* **How to complete this task**
Could you give the records below again exactly as they stand?

Dataset entries:
• • • •

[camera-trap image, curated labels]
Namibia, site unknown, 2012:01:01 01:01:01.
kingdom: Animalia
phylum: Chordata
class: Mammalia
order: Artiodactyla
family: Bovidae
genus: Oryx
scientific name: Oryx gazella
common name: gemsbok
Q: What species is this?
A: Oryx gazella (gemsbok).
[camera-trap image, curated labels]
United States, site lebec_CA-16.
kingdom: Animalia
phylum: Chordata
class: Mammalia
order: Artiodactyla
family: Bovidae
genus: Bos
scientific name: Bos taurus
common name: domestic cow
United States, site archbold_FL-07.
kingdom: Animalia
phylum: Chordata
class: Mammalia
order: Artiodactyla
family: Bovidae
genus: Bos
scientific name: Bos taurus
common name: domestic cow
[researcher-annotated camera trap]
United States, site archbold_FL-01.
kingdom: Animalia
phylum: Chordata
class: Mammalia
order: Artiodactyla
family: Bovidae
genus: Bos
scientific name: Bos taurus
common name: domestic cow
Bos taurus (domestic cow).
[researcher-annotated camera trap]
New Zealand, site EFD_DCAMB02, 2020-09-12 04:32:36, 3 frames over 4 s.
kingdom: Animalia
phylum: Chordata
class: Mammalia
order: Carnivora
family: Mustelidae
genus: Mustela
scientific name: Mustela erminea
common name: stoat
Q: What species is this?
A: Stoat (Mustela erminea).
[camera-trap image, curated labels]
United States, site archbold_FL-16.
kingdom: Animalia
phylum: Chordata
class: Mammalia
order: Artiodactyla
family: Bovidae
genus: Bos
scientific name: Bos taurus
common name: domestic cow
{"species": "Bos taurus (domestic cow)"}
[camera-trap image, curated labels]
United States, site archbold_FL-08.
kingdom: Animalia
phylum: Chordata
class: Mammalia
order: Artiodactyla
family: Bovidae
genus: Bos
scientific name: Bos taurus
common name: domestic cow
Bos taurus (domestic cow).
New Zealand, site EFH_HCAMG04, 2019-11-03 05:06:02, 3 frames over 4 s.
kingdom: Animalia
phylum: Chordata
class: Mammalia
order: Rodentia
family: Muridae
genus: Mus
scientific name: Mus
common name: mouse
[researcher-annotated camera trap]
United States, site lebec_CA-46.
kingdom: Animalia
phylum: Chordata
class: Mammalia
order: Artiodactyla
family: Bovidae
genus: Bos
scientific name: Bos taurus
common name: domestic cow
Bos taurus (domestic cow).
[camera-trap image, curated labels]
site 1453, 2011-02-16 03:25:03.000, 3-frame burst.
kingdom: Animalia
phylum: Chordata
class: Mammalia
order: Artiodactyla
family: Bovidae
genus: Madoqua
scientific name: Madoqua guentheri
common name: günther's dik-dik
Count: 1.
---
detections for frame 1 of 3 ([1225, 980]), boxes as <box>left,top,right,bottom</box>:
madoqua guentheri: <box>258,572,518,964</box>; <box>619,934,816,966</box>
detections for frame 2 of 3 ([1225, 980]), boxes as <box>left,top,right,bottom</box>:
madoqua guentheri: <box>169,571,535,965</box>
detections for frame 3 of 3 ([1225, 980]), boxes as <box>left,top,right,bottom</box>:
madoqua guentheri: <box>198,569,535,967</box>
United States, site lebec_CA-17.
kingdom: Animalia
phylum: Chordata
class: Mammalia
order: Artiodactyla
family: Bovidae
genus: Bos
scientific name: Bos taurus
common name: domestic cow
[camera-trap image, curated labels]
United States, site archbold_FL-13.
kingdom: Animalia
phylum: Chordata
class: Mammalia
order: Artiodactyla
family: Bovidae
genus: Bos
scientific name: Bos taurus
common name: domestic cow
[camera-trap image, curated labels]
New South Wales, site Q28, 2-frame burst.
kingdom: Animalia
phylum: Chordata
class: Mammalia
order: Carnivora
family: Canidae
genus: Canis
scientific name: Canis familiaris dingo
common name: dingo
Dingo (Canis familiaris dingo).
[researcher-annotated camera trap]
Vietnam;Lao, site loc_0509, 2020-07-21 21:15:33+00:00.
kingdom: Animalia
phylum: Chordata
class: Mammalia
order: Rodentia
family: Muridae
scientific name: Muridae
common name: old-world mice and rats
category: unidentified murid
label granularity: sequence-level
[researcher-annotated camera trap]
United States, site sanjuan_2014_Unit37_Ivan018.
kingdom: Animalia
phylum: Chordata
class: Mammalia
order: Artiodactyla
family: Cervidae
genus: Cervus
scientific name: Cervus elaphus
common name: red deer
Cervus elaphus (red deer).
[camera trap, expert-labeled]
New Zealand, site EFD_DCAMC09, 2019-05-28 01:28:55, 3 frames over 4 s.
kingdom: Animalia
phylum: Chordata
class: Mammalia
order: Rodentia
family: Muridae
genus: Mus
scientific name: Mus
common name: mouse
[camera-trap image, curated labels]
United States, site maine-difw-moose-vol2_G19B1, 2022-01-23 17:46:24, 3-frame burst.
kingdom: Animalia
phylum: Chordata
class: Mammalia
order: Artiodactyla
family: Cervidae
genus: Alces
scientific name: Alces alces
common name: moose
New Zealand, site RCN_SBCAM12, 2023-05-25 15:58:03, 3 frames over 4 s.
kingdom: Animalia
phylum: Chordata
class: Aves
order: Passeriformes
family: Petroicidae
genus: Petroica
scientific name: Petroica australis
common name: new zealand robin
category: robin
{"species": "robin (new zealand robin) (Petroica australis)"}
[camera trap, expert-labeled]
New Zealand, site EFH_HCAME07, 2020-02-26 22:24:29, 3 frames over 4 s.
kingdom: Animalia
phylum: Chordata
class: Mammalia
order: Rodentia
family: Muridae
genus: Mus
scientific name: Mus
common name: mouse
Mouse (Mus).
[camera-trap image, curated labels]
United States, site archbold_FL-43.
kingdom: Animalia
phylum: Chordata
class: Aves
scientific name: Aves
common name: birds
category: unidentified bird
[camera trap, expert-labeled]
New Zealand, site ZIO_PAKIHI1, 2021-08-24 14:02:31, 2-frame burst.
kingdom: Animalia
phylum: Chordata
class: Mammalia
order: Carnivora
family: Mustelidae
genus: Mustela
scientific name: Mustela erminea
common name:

• • • •

* **Exercise output**
[camera-trap image, curated labels]
Namibia, site unknown, 2012:01:01 01:01:01.
kingdom: Animalia
phylum: Chordata
class: Mammalia
order: Artiodactyla
family: Bovidae
genus: Oryx
scientific name: Oryx gazella
common name: gemsbok
Q: What species is this?
A: Oryx gazella (gemsbok).
[camera-trap image, curated labels]
United States, site lebec_CA-16.
kingdom: Animalia
phylum: Chordata
class: Mammalia
order: Artiodactyla
family: Bovidae
genus: Bos
scientific name: Bos taurus
common name: domestic cow
United States, site archbold_FL-07.
kingdom: Animalia
phylum: Chordata
class: Mammalia
order: Artiodactyla
family: Bovidae
genus: Bos
scientific name: Bos taurus
common name: domestic cow
[researcher-annotated camera trap]
United States, site archbold_FL-01.
kingdom: Animalia
phylum: Chordata
class: Mammalia
order: Artiodactyla
family: Bovidae
genus: Bos
scientific name: Bos taurus
common name: domestic cow
Bos taurus (domestic cow).
[researcher-annotated camera trap]
New Zealand, site EFD_DCAMB02, 2020-09-12 04:32:36, 3 frames over 4 s.
kingdom: Animalia
phylum: Chordata
class: Mammalia
order: Carnivora
family: Mustelidae
genus: Mustela
scientific name: Mustela erminea
common name: stoat
Q: What species is this?
A: Stoat (Mustela erminea).
[camera-trap image, curated labels]
United States, site archbold_FL-16.
kingdom: Animalia
phylum: Chordata
class: Mammalia
order: Artiodactyla
family: Bovidae
genus: Bos
scientific name: Bos taurus
common name: domestic cow
{"species": "Bos taurus (domestic cow)"}
[camera-trap image, curated labels]
United States, site archbold_FL-08.
kingdom: Animalia
phylum: Chordata
class: Mammalia
order: Artiodactyla
family: Bovidae
genus: Bos
scientific name: Bos taurus
common name: domestic cow
Bos taurus (domestic cow).
New Zealand, site EFH_HCAMG04, 2019-11-03 05:06:02, 3 frames over 4 s.
kingdom: Animalia
phylum: Chordata
class: Mammalia
order: Rodentia
family: Muridae
genus: Mus
scientific name: Mus
common name: mouse
[researcher-annotated camera trap]
United States, site lebec_CA-46.
kingdom: Animalia
phylum: Chordata
class: Mammalia
order: Artiodactyla
family: Bovidae
genus: Bos
scientific name: Bos taurus
common name: domestic cow
Bos taurus (domestic cow).
[camera-trap image, curated labels]
site 1453, 2011-02-16 03:25:03.000, 3-frame burst.
kingdom: Animalia
phylum: Chordata
class: Mammalia
order: Artiodactyla
family: Bovidae
genus: Madoqua
scientific name: Madoqua guentheri
common name: günther's dik-dik
Count: 1.
---
detections for frame 1 of 3 ([1225, 980]), boxes as <box>left,top,right,bottom</box>:
madoqua guentheri: <box>258,572,518,964</box>; <box>619,934,816,966</box>
detections for frame 2 of 3 ([1225, 980]), boxes as <box>left,top,right,bottom</box>:
madoqua guentheri: <box>169,571,535,965</box>
detections for frame 3 of 3 ([1225, 980]), boxes as <box>left,top,right,bottom</box>:
madoqua guentheri: <box>198,569,535,967</box>
United States, site lebec_CA-17.
kingdom: Animalia
phylum: Chordata
class: Mammalia
order: Artiodactyla
family: Bovidae
genus: Bos
scientific name: Bos taurus
common name: domestic cow
[camera-trap image, curated labels]
United States, site archbold_FL-13.
kingdom: Animalia
phylum: Chordata
class: Mammalia
order: Artiodactyla
family: Bovidae
genus: Bos
scientific name: Bos taurus
common name: domestic cow
[camera-trap image, curated labels]
New South Wales, site Q28, 2-frame burst.
kingdom: Animalia
phylum: Chordata
class: Mammalia
order: Carnivora
family: Canidae
genus: Canis
scientific name: Canis familiaris dingo
common name: dingo
Dingo (Canis familiaris dingo).
[researcher-annotated camera trap]
Vietnam;Lao, site loc_0509, 2020-07-21 21:15:33+00:00.
kingdom: Animalia
phylum: Chordata
class: Mammalia
order: Rodentia
family: Muridae
scientific name: Muridae
common name: old-world mice and rats
category: unidentified murid
label granularity: sequence-level
[researcher-annotated camera trap]
United States, site sanjuan_2014_Unit37_Ivan018.
kingdom: Animalia
phylum: Chordata
class: Mammalia
order: Artiodactyla
family: Cervidae
genus: Cervus
scientific name: Cervus elaphus
common name: red deer
Cervus elaphus (red deer).
[camera trap, expert-labeled]
New Zealand, site EFD_DCAMC09, 2019-05-28 01:28:55, 3 frames over 4 s.
kingdom: Animalia
phylum: Chordata
class: Mammalia
order: Rodentia
family: Muridae
genus: Mus
scientific name: Mus
common name: mouse
[camera-trap image, curated labels]
United States, site maine-difw-moose-vol2_G19B1, 2022-01-23 17:46:24, 3-frame burst.
kingdom: Animalia
phylum: Chordata
class: Mammalia
order: Artiodactyla
family: Cervidae
genus: Alces
scientific name: Alces alces
common name: moose
New Zealand, site RCN_SBCAM12, 2023-05-25 15:58:03, 3 frames over 4 s.
kingdom: Animalia
phylum: Chordata
class: Aves
order: Passeriformes
family: Petroicidae
genus: Petroica
scientific name: Petroica australis
common name: new zealand robin
category: robin
{"species": "robin (new zealand robin) (Petroica australis)"}
[camera trap, expert-labeled]
New Zealand, site EFH_HCAME07, 2020-02-26 22:24:29, 3 frames over 4 s.
kingdom: Animalia
phylum: Chordata
class: Mammalia
order: Rodentia
family: Muridae
genus: Mus
scientific name: Mus
common name: mouse
Mouse (Mus).
[camera-trap image, curated labels]
United States, site archbold_FL-43.
kingdom: Animalia
phylum: Chordata
class: Aves
scientific name: Aves
common name: birds
category: unidentified bird
[camera trap, expert-labeled]
New Zealand, site ZIO_PAKIHI1, 2021-08-24 14:02:31, 2-frame burst.
kingdom: Animalia
phylum: Chordata
class: Mammalia
order: Carnivora
family: Mustelidae
genus: Mustela
scientific name: Mustela erminea
common name:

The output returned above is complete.